Top of Given data
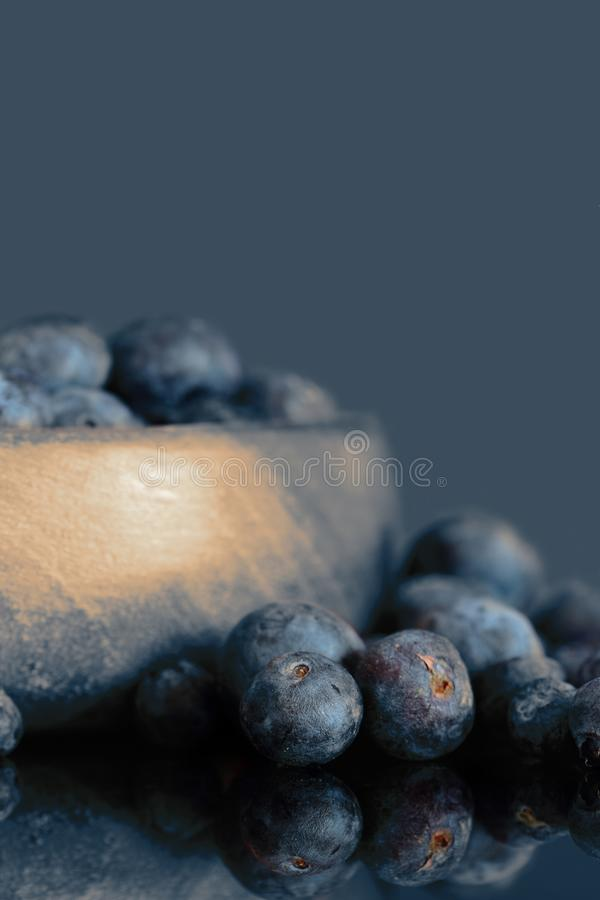 Blueberries in a wooden bowl and on glass background. With toning royalty free stock photos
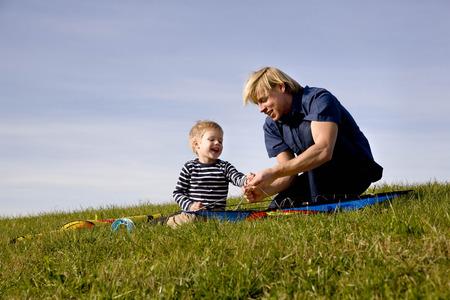 agachado: Niño y padre juntos un Kite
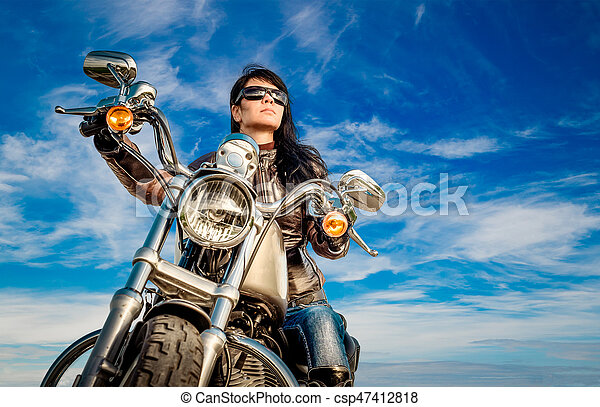 Biker girl on a motorcycle - csp47412818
Bottom of Given data
Without the pictures, print the whole listing exactly as given.

 Blueberries in a wooden bowl and on glass background. With toning royalty free stock photos
 agachado: Niño y padre juntos un Kite
 Biker girl on a motorcycle - csp47412818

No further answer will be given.